As lead counsel in the landmark Supreme Court case Plessy v. Ferguson in 1896, Tourgee claimed that a Louisiana law mandating separate accommodations for passengers on railroad cars violated the 14th Amendment by reducing blacks to a subject race. But he did not challenge the doctrine "separate but equal" on the facts - and granted the state the power to conform to the "prevailing sentiment of the community" in establishing segregated schools. Nonetheless, Tourgee presciently probed the logic of racial categories. Race, he argued, was a superficial physical attribute, arbitrarily determined, with profound social consequences. And "race inter-mixture has proceeded to such an extent" it is often "impossible of ascertainment." Should such a weighty decision be left to "the casual scrutiny of a busy conductor"?

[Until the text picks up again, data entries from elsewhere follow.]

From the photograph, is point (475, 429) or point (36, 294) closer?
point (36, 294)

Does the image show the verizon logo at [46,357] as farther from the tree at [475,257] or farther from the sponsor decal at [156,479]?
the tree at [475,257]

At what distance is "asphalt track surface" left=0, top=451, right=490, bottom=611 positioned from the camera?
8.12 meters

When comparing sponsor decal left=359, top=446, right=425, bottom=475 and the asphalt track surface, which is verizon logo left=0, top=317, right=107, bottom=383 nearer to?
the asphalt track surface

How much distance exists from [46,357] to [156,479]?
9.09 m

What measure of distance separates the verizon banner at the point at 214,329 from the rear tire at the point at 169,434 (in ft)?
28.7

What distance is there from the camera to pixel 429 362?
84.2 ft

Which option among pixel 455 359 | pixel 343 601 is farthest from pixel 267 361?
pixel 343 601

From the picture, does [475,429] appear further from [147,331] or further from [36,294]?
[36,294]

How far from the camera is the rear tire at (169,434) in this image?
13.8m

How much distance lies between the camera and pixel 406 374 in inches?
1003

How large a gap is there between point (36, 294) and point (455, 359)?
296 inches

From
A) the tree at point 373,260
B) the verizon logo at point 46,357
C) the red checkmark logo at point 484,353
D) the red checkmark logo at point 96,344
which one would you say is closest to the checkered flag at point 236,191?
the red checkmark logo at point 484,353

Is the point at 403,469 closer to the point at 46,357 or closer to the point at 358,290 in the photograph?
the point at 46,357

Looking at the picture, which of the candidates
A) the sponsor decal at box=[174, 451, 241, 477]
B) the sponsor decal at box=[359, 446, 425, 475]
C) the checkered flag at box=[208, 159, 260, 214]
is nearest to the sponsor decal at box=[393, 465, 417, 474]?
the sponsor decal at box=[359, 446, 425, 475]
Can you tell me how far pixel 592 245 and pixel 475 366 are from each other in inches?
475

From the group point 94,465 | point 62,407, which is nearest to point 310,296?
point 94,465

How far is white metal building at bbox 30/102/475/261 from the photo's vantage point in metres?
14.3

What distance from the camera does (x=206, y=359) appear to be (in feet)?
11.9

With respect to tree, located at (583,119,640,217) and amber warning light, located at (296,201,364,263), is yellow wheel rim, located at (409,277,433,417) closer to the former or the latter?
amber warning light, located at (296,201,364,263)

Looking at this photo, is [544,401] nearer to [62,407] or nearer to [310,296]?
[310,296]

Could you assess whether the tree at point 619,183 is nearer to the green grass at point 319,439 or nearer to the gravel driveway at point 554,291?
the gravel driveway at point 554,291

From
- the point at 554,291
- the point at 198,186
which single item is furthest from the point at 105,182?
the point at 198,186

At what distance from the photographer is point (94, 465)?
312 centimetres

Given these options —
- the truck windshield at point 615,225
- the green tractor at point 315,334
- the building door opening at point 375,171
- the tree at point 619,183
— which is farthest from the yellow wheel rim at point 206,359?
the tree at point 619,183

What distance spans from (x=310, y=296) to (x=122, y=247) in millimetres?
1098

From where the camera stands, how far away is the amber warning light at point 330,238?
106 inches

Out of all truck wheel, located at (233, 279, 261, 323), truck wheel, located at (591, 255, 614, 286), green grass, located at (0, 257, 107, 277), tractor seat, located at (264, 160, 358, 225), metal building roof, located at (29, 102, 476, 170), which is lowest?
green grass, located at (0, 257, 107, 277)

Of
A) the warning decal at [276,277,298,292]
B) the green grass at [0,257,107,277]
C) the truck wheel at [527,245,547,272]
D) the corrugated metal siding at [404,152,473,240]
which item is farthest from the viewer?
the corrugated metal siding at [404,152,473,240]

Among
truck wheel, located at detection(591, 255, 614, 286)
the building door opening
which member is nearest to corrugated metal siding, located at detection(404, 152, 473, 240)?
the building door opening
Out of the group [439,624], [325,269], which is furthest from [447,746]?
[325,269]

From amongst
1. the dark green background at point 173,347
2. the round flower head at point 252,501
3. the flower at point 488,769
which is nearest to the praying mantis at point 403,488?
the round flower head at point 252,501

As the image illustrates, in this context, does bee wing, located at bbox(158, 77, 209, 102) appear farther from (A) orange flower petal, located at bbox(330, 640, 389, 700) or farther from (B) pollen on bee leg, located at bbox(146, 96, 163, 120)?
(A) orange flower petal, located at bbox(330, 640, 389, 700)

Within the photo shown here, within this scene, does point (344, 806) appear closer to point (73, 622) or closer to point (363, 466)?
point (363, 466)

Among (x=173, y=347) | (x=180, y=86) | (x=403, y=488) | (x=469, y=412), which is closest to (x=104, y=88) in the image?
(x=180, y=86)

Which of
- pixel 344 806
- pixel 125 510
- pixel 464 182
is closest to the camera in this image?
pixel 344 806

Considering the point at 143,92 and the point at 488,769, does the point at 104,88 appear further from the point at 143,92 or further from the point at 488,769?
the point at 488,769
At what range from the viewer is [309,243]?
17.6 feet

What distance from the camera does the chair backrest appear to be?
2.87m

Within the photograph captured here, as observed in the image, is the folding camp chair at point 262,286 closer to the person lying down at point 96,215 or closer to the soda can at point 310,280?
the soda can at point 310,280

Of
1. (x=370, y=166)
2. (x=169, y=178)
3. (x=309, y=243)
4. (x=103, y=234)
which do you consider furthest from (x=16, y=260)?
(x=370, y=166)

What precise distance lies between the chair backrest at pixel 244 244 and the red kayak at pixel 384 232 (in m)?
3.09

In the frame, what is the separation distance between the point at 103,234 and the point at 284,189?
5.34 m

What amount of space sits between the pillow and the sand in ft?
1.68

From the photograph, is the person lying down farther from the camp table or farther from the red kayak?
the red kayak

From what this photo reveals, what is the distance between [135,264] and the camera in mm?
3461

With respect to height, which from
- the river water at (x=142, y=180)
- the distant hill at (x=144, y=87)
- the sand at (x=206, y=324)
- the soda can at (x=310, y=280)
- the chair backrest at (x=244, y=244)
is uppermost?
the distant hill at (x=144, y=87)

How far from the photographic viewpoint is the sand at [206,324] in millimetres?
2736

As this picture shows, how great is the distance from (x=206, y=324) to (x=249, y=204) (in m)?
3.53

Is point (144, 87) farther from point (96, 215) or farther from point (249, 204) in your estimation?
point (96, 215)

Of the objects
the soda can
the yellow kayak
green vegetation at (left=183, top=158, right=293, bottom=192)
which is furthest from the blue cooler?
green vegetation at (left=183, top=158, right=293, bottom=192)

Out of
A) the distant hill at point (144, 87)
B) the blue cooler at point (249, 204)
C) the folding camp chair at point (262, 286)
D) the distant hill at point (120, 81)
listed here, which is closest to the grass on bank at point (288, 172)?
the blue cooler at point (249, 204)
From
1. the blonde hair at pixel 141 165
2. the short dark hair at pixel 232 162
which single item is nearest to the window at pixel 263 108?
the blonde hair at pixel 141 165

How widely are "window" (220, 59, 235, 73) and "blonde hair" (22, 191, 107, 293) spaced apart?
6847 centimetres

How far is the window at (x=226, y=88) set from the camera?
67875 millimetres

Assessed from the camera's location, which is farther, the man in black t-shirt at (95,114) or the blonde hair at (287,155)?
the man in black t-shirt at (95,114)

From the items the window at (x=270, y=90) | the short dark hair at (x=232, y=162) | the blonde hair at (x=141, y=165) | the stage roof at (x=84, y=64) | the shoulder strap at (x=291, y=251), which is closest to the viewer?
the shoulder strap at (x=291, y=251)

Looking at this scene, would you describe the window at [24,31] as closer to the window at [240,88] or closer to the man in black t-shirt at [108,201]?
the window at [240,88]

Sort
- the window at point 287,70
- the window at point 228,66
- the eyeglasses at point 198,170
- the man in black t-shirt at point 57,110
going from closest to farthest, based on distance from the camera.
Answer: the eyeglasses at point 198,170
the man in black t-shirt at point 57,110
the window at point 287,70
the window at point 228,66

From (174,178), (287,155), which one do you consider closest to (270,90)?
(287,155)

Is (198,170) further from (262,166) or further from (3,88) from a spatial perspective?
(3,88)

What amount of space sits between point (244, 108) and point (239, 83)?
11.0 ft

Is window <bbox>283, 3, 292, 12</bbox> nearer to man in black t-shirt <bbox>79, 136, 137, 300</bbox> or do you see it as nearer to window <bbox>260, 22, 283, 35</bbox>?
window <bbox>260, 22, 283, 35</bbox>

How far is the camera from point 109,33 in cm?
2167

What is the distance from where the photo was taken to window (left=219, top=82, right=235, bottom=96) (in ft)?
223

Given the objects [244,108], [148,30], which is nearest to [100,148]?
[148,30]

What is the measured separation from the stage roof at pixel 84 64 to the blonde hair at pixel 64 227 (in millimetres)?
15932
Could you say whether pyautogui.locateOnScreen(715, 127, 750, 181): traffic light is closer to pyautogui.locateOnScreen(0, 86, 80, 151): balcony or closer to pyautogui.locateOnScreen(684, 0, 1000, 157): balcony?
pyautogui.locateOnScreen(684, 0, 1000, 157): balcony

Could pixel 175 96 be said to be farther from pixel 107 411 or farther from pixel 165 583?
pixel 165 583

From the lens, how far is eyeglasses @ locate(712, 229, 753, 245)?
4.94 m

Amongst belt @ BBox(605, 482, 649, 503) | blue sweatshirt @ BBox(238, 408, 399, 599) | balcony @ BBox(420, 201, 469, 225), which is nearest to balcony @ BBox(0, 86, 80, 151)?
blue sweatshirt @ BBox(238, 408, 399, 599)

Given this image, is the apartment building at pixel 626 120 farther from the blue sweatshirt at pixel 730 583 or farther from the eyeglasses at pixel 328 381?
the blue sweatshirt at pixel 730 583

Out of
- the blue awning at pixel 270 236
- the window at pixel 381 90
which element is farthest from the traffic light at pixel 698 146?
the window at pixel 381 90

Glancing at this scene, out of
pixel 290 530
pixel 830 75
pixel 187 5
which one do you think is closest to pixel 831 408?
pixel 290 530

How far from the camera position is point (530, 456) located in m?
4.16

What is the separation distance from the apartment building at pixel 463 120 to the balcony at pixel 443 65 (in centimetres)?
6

With only John Marshall Harlan in dissent, the Supreme Court ruled against Plessy. The Louisiana law, the justices declared, did not imply the inferiority of either race. And every state could define race according to its customs and traditions. Tourgee was devastated. Passionate, prickly and prone to depression, he decided that neither the people nor the policy-makers could be reached. Education and religion, he now believed, actually intensified prejudice. To escape from "utter hopelessness," Tourgee wangled an appointment as American consul to Bordeaux, France, from the McKinley administration. Should questions about civil rights arise, he assured the president that he would "restrict the free utterance of truth." When asked in 1900 about his prolonged public silence, Tourgee predicted, dolefully, "[p]erhaps when the year 2000 dawns, the colored man in the United States will have regained the right of person, civil and political."
Glenn C. Altschuler is the Thomas and Dorothy Litwin Professor of American Studies at Cornell University.